Aquilo que te pertence, jamais erra o caminho para te encontrar”

Buda



O relógio mal marcava 6 horas quando Xxxx abriu os olhos. Apesar de não ter dificuldades para acordar cedo, naquele dia ela despertou mais cedo que o habitual, com uma sensação urgente e inexplicável de que algo estava errado no mundo. O sono durante a noite fora irregular, entrecortado por sonhos inquietantes, cujas imagens disformes iam e vinham de sua memória como nuvens carregadas prestes a desabar.


— Hoje vai ser um daqueles dias — ela pensou. 


Claro, aquele seria um dia especial, um dia especial para a Clara pelo menos, Xxxx sabia que a qualquer momento ela entraria pela porta do quarto, trazendo um presente, um pedaço de bolo e um largo sorriso no rosto, então era melhor continuar na cama e não estragar a felicidade da filha. Mas ela própria não estava feliz. Deveria estar, mas não estava. Quer dizer, ela também não estava triste. Com o passar dos anos, aniversários deixaram de ser um dia especial e passaram a ser apenas… dias. Talvez por cansaço, talvez porque a vida parecesse ter transformado celebrações em meras formalidades. Ela virou de lado na cama, apoiada sobre o ombro esquerdo, o que teima em doer depois de anos carregando o peso de uma bolsa que parece amar estar junta daquele ombro, olhou para o seu reflexo no espelho e viu que a mistura de luzes e sombras que enchiam o quarto deixava evidente as marcas do tempo na pele de seu rosto.

— Pois é Xxxx, mais um ano, mais uma ruga para a coleção! — ela disse mentalmente para si mesma, sorrindo, achando graça da própria piada.
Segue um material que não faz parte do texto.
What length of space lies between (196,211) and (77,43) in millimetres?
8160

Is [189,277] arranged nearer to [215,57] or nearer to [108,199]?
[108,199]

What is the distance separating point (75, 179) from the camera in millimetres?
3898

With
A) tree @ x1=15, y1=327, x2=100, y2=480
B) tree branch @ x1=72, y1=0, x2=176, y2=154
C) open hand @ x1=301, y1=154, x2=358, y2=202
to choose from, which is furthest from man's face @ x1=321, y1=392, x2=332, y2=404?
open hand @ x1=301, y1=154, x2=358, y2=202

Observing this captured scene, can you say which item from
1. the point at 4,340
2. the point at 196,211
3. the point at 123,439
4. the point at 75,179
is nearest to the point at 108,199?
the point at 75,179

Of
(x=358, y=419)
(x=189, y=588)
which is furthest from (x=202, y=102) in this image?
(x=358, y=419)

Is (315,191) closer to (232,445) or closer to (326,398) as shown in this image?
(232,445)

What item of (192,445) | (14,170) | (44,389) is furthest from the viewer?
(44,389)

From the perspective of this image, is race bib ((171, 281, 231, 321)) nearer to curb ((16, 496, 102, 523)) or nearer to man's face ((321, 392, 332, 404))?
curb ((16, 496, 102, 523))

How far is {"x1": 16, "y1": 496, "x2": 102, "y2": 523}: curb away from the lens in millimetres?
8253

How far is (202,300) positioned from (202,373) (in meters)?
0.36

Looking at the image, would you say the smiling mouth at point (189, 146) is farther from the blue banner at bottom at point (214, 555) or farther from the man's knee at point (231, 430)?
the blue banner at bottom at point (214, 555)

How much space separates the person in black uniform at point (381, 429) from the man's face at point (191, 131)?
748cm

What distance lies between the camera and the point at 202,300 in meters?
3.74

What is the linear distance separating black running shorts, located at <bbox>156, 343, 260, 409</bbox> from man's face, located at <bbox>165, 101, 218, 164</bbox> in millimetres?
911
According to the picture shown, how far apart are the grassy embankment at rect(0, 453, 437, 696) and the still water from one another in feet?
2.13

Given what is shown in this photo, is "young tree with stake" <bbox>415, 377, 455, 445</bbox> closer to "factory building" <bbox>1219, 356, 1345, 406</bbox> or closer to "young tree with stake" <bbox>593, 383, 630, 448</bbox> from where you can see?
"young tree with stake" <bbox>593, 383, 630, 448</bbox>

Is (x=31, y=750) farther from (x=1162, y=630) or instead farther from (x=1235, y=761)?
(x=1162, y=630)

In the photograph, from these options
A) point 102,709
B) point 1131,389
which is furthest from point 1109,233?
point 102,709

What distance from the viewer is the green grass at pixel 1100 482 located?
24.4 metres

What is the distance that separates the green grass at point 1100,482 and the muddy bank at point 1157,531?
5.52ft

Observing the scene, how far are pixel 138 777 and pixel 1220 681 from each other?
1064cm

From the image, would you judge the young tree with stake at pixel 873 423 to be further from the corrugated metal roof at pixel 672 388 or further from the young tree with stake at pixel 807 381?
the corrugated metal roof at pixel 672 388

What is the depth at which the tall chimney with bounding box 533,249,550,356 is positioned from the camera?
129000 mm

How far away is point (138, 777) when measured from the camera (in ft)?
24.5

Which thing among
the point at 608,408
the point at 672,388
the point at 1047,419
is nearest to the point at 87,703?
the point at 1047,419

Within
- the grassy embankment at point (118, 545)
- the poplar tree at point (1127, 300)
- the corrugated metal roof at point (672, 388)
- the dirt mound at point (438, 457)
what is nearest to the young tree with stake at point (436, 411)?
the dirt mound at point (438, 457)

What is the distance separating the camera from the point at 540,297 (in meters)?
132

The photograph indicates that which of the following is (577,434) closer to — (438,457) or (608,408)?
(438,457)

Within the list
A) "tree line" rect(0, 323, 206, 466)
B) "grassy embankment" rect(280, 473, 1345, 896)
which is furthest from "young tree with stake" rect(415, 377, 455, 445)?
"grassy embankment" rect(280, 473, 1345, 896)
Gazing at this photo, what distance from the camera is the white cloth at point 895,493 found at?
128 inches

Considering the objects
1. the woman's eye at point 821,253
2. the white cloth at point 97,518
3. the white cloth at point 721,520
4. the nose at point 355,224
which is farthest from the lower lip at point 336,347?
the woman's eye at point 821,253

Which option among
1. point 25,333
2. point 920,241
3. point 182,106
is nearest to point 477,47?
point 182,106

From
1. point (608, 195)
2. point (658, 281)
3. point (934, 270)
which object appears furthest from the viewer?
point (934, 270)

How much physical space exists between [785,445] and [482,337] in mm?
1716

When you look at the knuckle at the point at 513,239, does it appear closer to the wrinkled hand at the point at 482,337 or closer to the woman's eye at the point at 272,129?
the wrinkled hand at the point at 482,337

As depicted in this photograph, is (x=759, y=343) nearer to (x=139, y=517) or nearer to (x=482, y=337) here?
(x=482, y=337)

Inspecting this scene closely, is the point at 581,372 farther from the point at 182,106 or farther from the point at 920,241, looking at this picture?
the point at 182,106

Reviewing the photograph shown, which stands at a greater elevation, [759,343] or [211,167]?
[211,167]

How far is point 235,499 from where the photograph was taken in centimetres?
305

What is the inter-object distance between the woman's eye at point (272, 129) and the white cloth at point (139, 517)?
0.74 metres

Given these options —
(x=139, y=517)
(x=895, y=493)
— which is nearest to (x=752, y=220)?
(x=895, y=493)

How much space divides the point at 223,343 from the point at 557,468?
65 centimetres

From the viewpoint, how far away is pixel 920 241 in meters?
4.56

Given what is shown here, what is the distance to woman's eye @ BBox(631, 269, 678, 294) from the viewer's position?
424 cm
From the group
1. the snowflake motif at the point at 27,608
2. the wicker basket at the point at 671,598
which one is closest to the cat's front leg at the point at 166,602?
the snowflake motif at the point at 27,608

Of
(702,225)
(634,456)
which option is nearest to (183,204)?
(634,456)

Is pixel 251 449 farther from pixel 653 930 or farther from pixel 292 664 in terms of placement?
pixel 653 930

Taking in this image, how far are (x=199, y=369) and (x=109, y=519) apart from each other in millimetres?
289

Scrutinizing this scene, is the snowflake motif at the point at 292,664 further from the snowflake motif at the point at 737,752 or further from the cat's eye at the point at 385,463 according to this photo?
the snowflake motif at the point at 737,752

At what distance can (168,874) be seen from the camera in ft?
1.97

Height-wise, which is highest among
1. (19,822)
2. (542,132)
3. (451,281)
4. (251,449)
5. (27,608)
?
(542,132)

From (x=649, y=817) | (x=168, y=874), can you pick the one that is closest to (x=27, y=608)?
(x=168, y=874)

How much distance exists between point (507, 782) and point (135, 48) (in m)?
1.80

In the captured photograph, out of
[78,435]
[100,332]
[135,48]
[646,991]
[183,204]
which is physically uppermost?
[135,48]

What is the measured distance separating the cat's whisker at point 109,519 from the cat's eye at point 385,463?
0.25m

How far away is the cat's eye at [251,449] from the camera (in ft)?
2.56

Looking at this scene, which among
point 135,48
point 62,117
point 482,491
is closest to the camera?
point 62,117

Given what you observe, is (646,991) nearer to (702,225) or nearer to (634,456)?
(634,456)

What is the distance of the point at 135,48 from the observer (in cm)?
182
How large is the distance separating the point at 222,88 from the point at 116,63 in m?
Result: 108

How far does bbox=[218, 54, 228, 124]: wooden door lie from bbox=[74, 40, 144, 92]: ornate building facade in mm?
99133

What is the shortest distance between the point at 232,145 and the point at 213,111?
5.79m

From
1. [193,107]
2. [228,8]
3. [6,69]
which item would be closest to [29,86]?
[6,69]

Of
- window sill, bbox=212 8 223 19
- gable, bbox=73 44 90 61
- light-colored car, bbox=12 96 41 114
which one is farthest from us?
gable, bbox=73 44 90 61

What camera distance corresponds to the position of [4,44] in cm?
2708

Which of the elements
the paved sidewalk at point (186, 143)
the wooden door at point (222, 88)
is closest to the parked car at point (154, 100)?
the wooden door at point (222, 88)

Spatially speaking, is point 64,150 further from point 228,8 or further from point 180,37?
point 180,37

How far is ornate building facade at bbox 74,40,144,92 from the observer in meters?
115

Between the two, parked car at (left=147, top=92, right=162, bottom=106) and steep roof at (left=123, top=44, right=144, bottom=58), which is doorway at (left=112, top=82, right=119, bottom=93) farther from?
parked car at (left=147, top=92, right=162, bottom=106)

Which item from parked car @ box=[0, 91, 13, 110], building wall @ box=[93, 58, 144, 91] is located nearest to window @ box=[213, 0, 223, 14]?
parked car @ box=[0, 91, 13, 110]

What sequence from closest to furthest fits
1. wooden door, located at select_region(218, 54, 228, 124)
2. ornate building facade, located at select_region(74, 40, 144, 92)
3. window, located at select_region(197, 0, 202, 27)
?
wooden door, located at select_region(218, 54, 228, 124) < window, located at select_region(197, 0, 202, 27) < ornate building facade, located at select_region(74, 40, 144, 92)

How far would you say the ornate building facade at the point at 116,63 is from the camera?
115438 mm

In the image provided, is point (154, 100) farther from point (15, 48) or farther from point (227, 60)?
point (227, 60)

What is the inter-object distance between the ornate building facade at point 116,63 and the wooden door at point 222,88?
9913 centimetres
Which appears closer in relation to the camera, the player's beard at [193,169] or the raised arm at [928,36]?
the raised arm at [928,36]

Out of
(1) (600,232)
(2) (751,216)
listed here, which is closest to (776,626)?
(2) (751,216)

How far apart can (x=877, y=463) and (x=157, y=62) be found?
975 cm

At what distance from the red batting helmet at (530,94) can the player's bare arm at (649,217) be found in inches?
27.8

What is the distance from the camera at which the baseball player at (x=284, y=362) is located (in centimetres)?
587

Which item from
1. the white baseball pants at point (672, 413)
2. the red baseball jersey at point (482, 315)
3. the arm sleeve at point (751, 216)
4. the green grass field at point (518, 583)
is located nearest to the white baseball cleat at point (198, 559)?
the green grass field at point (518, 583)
Talvez fosse hora de considerar aquele creme caríssimo que Clara vivia falando. Ou talvez fosse hora de aceitar que as rugas eram medalhas, não de guerra, mas de resistência. Decidiu trocar de lado, em parte por conta do ombro que doía e em parte por achar que talvez o sol fosse mais gentil do que seu reflexo. Ao virar ela deu de cara com os primeiros raios do sol que havia nascido a poucos minutos, teve que se reposicionar no travesseiro para desviar do mais forte deles, ela ama ver a luz entrando por entre as cortinas da sua bay window. Aquela não era bem a janela que ela imaginava quando era criança, a vista dava para a criação de vacas leiteiras do seu vizinho, se ao menos fosse a plantação de trigo que existia na colina do lado oposto da casa, e havia sempre aquele padrão retangular e monótono que as grades de ferro projetavam sobre os vidros, desenhando padrões também no chão, como se fizesse questão de ser vista. Xxxx sempre achou que a janela seria linda sem a barreira de ferro. Mas agora, depois de tantos anos, ela já não tinha certeza se era a vista que precisava mudar, ou se era ela. Ouviu passos no corredor, olhou para o velho relógio de madeira escura na parede e se espantou ao notar que já marcava 7:42. A mola da maçaneta da sua porta deu um suave rangido e ela achou melhor fechar os olhos e simular que ainda dormia, assim seria mais divertido. 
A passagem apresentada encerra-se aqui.